Record set section start

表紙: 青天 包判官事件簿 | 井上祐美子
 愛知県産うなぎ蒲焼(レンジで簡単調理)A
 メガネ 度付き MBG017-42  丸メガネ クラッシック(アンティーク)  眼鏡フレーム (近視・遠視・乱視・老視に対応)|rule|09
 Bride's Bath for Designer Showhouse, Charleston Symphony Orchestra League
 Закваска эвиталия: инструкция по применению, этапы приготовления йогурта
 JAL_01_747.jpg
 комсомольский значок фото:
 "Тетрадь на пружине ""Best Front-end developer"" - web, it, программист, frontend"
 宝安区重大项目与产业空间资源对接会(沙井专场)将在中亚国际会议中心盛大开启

Record set section end

The expected output is the complete listing, word for word.

表紙: 青天 包判官事件簿 | 井上祐美子
 愛知県産うなぎ蒲焼(レンジで簡単調理)A
 メガネ 度付き MBG017-42  丸メガネ クラッシック(アンティーク)  眼鏡フレーム (近視・遠視・乱視・老視に対応)|rule|09
 Bride's Bath for Designer Showhouse, Charleston Symphony Orchestra League
 Закваска эвиталия: инструкция по применению, этапы приготовления йогурта
 JAL_01_747.jpg
 комсомольский значок фото:
 "Тетрадь на пружине ""Best Front-end developer"" - web, it, программист, frontend"
 宝安区重大项目与产业空间资源对接会(沙井专场)将在中亚国际会议中心盛大开启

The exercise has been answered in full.